Jan 30: The death toll rose to 170 in the new virus outbreak in China on Thursday as foreign evacuees from the worst-hit region begin returning home under close observation and world health officials expressed “great concern” that the disease is starting to spread between people outside of China.

Thursday’s figures cover the previous 24 hours and represent an increase of 38 deaths and 1,737 cases for a total of 7,711. Of the new deaths, 37 were in the epicenter of the outbreak in Hubei province and one in the southwestern province of Sichuan.

The news comes as the 195 Americans evacuated from Wuhan, the Hubei province city of 11 million where the outbreak originated, are undergoing three days of testing and monitoring at a Southern California military base to make sure they do not show signs of the virus.

A group of 210 Japanese evacuees from Wuhan landed Thursday at Tokyo’s Haneda airport on a second government chartered flight, according to the foreign ministry. Reports said nine of those aboard the flight showed signs of cough and fever. Three of the 206 Japanese who returned on Wednesday tested positive for the new coronavirus, Prime Minister Shinzo Abe said during a parliamentary session. Two of them showed no symptoms of the disease.

France, New Zealand, Australia and other countries are also pulling out their citizens or making plans to do so.

The World Health Organization emergencies chief said the few cases of human-to-human spread of the virus outside China — in Japan, Germany, Canada and Vietnam — were of “great concern” and were part of the reason the U.N. health agency’s director-general was reconvening a committee of experts on Thursday to assess whether the outbreak should be declared a global emergency.

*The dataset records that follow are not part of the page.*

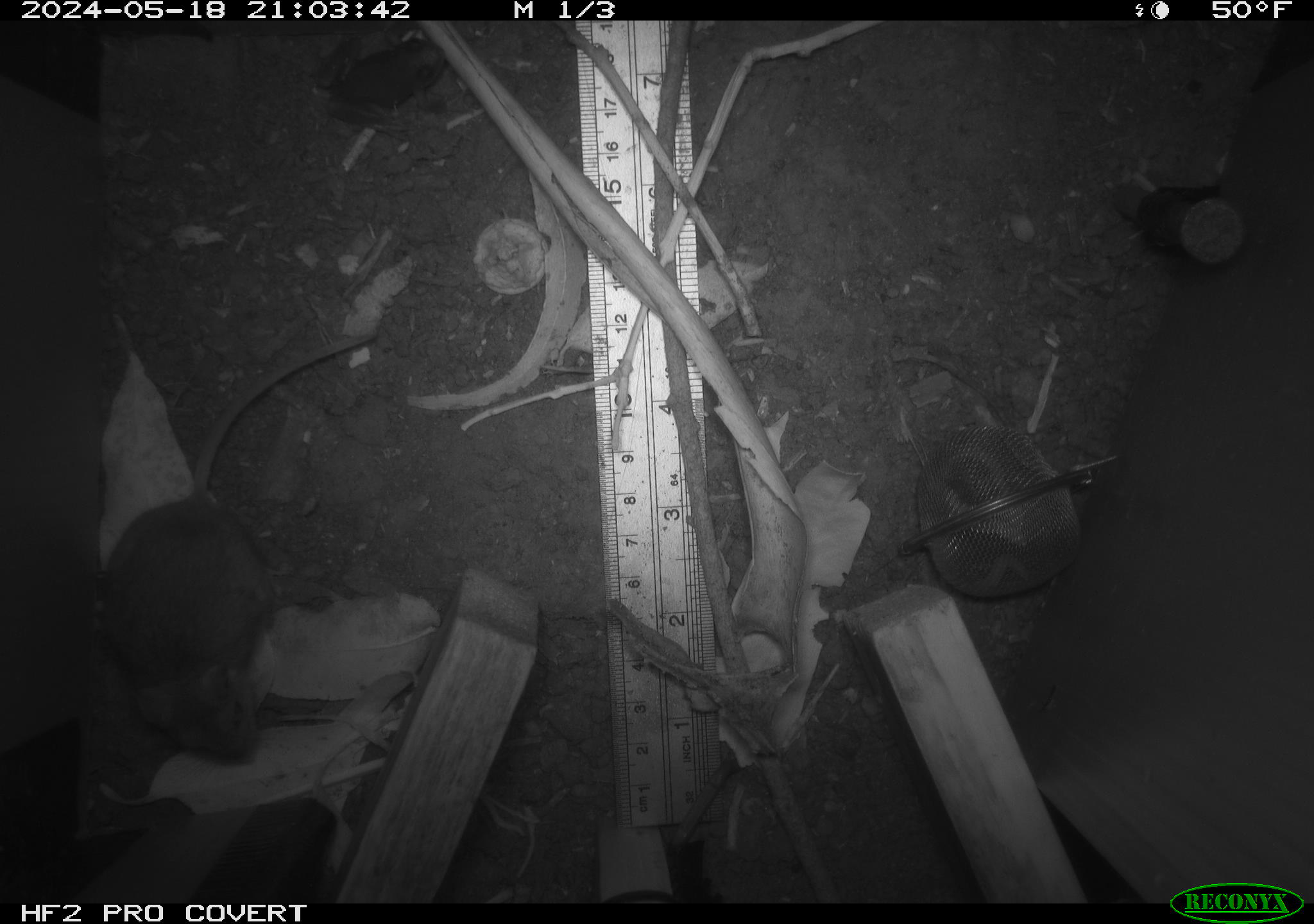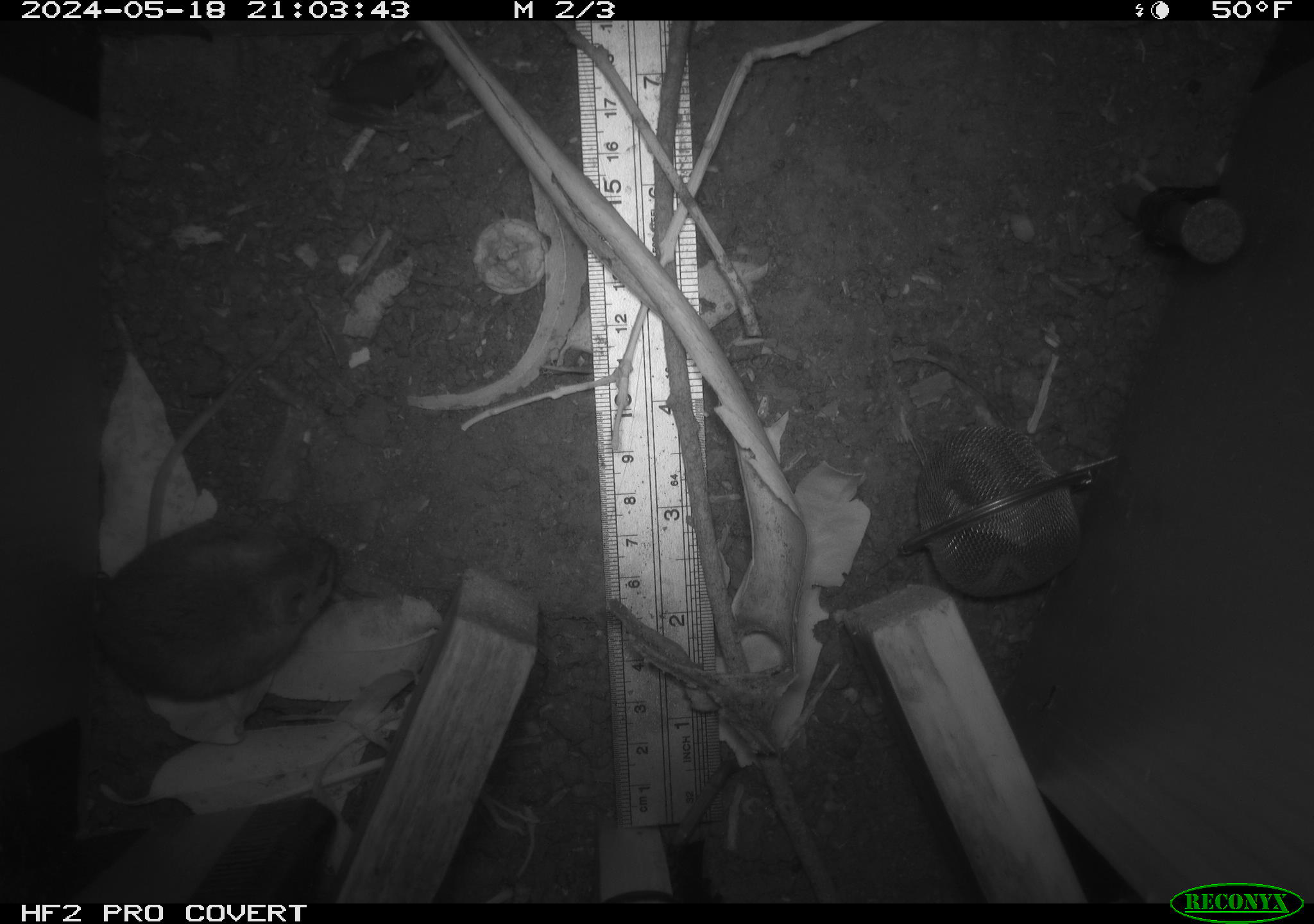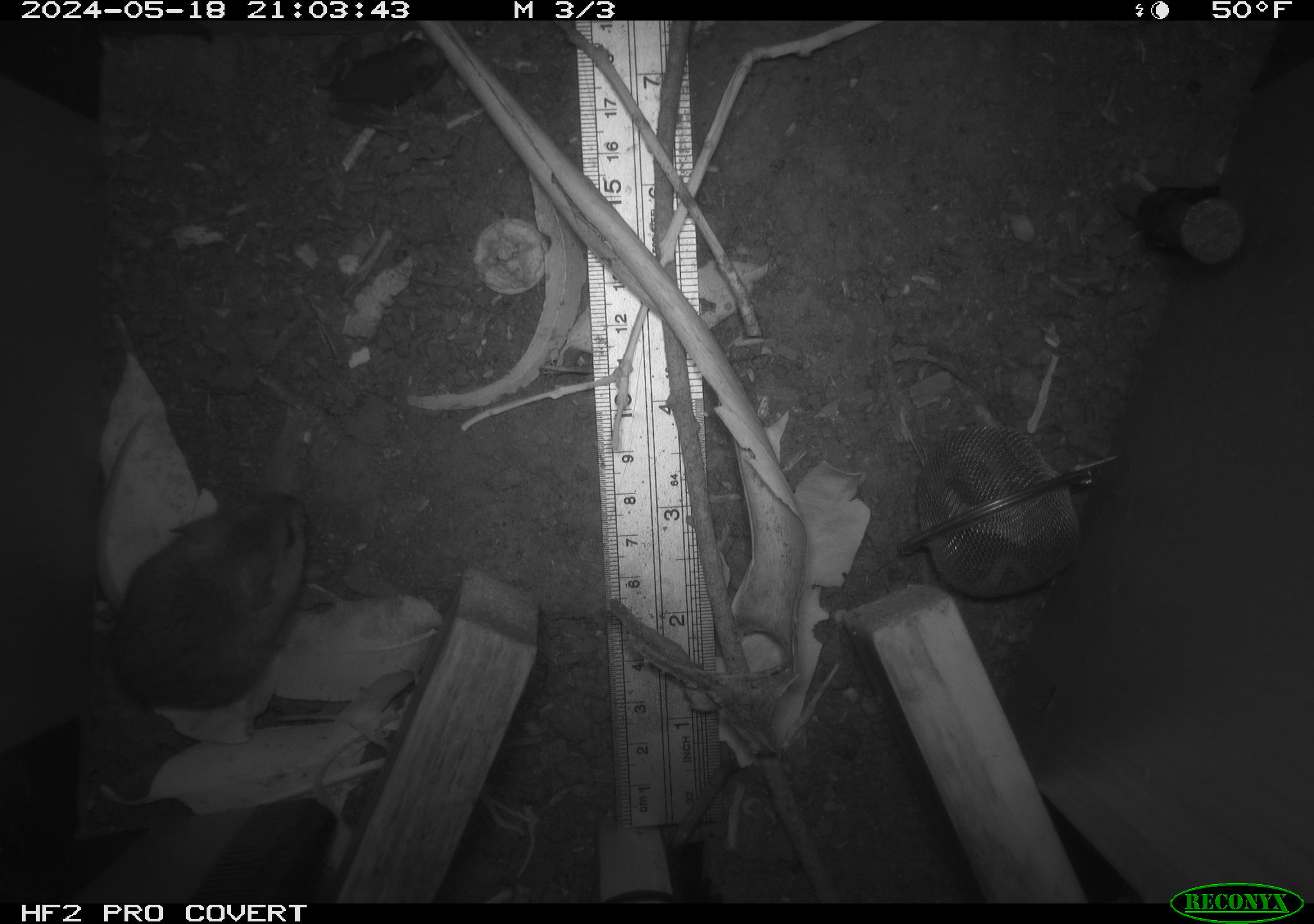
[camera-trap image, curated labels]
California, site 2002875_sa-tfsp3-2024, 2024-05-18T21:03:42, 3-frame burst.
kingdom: Animalia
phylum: Chordata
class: Amphibia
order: Anura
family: Hylidae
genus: Pseudacris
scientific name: Pseudacris regilla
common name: sierran treefrog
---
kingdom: Animalia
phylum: Chordata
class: Mammalia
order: Rodentia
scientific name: Rodentia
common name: mouse species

The new virus has now infected more people in China than were sickened there during the 2002-2003 SARS outbreak.

Dr. Michael Ryan spoke at a news conference in Geneva on Wednesday after returning from a trip to Beijing to meet with Chinese President Xi Jinping and other senior government leaders. He said China was taking “extraordinary measures in the face of an extraordinary challenge” posed by the outbreak.

To date, about 99% of the cases are in China. Ryan estimated the death rate of the new virus at 2%, but said the figure was very preliminary. With fluctuating numbers of cases and deaths, scientists are only able to produce a rough estimate of the fatality rate and it’s likely many milder cases of the virus are being missed.

In comparison, the SARS virus killed about 10% of people who caught it. The new virus is from the coronavirus family, which includes those that can cause the common cold as well as more serious illnesses such as SARS and MERS.

Scientists say there are many questions to be answered about the new virus, including just how easily it spreads and how severe it is.

In a report published Wednesday, Chinese researchers suggested that person-to-person spread among close contacts occurred as early as mid-December.

“Considerable efforts” will be needed to control the spread if this ratio holds up elsewhere, researchers wrote in the report, published in the New England Journal of Medicine.

More than half of the cases in which symptoms began before Jan. 1 were tied to a seafood market, but only 8% of cases after that have been, researchers found. They reported the average incubation period was five days.